After a night of trembling, Torak wakes up again and feels the fever left his body, his wound even does not feel sour any longer. He is looking out for food and is going round the traps he has set up. A woodgrouse is kept in one of these and if we hadn’t before, we now become aware of the fency habits of Torak’s. Michelle Pavers book obviously is meant as a child book but in this case it reveals revoltingly as a book for at least older children or grown ups. It’s just that she sums up in a sentence or two, how Torak “snapped its (the woodgrouse’s) neck, slit its belly and gulped the warm liver down raw” (p. 30).

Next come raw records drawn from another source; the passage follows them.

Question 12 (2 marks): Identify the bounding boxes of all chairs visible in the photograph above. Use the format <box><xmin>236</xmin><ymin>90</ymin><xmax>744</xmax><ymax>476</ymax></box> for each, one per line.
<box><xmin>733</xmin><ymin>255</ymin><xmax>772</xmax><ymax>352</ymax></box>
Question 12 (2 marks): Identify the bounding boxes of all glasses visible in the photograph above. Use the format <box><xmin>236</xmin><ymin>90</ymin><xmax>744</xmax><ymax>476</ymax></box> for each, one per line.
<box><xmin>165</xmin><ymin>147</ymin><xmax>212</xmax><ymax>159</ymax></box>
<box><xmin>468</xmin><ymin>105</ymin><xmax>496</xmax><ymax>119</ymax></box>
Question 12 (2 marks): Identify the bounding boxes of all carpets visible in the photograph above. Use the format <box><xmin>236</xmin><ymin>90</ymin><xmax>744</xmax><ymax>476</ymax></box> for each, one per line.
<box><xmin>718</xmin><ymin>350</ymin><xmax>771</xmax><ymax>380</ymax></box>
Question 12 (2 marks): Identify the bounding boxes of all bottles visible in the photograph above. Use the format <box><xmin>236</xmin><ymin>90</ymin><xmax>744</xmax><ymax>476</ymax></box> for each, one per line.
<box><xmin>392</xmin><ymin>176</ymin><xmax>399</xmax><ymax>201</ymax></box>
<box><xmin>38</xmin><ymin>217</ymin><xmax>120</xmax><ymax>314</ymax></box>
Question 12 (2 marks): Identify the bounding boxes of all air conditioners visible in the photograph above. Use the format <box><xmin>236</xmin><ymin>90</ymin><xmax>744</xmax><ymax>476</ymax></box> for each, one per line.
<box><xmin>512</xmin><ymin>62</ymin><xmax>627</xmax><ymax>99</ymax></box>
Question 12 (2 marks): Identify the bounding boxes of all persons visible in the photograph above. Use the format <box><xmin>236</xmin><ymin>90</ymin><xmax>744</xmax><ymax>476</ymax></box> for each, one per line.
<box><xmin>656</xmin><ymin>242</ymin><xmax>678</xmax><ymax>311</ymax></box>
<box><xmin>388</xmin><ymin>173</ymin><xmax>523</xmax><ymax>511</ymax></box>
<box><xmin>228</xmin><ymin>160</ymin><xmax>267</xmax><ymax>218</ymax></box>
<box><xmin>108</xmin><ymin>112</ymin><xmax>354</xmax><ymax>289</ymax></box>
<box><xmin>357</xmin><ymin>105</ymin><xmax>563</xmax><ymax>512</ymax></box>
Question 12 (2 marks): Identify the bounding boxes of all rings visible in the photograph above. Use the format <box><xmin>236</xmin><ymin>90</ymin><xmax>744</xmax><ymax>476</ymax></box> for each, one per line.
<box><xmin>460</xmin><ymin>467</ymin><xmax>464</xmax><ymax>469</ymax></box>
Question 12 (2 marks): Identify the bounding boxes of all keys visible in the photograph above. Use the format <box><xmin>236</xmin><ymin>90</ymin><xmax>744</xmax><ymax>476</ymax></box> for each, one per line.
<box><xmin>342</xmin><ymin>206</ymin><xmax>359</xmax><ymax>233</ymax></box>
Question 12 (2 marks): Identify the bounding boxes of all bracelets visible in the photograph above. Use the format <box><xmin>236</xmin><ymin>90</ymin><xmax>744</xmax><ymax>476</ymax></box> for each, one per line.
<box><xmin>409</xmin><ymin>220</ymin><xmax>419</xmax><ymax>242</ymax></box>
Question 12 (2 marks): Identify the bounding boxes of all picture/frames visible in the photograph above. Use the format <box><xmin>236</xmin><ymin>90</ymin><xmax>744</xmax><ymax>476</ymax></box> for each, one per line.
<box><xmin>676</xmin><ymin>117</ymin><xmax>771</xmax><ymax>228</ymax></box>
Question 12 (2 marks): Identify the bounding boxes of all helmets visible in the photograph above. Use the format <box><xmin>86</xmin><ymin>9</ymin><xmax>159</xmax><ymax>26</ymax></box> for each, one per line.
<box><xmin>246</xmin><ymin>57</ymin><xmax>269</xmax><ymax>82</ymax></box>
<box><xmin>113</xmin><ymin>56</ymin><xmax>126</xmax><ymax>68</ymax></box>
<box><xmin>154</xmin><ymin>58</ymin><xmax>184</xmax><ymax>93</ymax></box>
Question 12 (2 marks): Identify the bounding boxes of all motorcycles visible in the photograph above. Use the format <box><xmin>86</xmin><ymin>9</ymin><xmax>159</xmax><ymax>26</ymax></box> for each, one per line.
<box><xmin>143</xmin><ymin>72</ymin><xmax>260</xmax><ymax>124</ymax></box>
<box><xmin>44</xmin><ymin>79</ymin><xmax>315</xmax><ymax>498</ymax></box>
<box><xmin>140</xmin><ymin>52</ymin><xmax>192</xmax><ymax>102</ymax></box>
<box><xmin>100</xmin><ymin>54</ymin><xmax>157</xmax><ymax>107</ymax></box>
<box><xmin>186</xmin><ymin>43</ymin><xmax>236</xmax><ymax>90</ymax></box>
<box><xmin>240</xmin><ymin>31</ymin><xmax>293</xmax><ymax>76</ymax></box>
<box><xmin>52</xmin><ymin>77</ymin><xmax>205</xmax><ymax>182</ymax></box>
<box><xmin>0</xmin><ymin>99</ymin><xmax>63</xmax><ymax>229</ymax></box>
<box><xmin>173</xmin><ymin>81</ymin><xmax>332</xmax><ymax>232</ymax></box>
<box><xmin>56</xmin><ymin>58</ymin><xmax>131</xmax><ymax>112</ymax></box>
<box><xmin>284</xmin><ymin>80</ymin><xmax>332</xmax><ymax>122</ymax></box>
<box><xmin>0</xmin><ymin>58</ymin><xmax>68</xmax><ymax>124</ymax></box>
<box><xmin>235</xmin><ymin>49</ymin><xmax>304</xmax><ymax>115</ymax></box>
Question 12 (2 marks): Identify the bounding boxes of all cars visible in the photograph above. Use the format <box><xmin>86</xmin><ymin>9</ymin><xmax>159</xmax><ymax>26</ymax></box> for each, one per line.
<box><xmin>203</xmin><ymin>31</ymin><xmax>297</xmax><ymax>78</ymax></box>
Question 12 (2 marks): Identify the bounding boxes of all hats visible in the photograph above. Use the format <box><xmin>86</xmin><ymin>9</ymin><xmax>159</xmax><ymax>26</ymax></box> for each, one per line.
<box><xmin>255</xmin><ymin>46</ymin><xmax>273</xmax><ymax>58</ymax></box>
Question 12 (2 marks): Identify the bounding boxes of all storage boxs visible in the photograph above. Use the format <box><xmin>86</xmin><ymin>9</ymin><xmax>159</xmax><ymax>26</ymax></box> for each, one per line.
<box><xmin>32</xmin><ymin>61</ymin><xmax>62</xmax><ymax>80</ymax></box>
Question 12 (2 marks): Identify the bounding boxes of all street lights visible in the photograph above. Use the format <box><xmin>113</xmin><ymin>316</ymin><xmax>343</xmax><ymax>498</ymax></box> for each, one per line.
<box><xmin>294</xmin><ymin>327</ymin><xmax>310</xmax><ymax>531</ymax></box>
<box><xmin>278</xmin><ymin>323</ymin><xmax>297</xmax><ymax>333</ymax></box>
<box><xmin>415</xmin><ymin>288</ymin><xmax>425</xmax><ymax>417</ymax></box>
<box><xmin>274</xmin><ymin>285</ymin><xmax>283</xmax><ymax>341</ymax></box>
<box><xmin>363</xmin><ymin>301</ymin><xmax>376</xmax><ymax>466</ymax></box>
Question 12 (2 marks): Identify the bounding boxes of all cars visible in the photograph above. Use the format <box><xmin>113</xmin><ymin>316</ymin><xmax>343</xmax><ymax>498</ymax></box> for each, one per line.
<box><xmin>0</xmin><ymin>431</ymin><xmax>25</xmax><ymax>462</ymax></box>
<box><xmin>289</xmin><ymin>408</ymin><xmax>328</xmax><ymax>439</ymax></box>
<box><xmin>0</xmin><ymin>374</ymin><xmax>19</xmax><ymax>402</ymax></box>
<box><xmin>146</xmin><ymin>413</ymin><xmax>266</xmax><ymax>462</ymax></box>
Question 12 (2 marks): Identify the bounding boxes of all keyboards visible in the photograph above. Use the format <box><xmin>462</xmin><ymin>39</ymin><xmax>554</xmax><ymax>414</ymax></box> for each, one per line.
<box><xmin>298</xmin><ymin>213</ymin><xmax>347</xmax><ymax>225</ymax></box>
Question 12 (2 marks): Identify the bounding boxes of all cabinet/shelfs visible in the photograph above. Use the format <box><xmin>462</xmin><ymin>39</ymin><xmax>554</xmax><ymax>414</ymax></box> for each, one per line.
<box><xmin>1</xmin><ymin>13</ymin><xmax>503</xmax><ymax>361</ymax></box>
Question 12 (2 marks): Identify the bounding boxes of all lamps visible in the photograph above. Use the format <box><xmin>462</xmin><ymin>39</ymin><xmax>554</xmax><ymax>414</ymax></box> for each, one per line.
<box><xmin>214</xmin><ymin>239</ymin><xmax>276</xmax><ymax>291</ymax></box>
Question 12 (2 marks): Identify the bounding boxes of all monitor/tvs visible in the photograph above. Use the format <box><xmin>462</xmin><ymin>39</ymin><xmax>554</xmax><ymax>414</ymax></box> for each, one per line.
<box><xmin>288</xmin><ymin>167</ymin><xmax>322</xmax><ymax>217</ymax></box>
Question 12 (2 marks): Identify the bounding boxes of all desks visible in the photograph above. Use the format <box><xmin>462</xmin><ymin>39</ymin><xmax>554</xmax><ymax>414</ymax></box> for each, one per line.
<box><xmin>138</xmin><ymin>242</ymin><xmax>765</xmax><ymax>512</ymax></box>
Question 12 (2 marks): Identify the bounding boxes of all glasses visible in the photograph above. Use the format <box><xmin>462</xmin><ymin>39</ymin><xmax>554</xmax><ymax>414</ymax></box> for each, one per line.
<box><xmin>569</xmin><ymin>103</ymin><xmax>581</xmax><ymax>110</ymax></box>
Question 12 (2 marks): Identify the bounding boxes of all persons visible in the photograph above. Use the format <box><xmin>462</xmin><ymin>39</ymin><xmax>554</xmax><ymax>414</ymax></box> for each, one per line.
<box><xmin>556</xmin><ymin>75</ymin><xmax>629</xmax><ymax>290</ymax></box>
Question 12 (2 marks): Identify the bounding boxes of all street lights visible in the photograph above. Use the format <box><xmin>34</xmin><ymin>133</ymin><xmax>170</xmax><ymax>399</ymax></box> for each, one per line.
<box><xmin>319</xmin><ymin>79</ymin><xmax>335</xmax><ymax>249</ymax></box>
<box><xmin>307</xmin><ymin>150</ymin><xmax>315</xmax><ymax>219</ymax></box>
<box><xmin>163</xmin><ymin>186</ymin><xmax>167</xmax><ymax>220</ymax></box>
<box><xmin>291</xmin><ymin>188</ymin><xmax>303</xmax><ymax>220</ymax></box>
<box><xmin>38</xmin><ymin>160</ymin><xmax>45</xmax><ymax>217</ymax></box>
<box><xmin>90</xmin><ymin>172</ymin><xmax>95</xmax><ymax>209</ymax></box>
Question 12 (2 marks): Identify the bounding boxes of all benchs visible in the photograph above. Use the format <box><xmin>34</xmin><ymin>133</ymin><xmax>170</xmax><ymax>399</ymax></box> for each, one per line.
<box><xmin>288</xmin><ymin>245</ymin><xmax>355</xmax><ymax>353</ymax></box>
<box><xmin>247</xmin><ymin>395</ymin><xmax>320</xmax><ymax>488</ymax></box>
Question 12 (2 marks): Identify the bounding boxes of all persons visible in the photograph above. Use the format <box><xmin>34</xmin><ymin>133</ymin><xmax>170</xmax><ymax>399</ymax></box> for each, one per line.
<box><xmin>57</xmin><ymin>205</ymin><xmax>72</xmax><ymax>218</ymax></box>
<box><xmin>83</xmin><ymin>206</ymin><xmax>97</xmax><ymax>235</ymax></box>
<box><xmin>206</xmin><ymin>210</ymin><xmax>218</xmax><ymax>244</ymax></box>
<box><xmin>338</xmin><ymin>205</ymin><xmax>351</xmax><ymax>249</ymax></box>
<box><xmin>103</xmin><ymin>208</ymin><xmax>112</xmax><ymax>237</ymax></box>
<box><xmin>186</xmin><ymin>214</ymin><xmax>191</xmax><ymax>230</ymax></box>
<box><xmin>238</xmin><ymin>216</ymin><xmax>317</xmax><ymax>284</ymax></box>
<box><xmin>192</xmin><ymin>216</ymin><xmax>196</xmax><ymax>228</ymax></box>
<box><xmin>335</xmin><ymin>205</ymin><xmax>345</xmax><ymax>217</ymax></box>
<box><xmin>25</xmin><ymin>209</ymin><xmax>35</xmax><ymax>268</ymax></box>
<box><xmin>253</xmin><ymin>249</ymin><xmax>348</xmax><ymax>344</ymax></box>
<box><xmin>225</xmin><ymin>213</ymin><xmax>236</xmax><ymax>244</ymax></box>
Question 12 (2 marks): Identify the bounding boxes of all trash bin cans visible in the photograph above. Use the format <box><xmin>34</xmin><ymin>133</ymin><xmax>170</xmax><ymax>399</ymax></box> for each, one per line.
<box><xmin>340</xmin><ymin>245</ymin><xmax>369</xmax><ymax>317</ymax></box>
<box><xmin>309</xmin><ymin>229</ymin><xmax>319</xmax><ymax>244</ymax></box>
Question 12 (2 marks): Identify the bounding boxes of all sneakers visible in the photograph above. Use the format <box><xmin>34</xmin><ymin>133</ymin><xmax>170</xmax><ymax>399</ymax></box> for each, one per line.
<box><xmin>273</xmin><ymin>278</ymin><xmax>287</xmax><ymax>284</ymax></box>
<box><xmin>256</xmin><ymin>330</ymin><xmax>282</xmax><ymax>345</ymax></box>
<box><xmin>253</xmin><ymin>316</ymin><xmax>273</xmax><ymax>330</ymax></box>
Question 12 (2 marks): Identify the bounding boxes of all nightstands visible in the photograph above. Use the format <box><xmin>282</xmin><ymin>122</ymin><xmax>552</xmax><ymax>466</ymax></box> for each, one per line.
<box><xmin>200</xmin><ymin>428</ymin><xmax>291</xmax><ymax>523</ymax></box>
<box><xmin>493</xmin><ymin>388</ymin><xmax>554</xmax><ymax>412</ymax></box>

As a kind of excuse she writes in the following sentence: “It tasted bitter and slimy, but he was too famished to care” (ibid.). I don’t actually know if a child the book is meant to be written for can handle with this raw gestures of Torak’s. As e. g. in Germany, the book does not have a sign mentioning for which aging groups of children it is meant to be read. Let’s don’t bother about this too long. This isn’t a really serious thought of mine, is it? Torak’s mind becomes clear again and he seems more and more to believe that the wolf cub, which does not even seem to behave like a cub any longer is the guide his father has told of that will find him.

Paver, Michelle, 2004: Wolf Brother. - Kent (UK): BCA.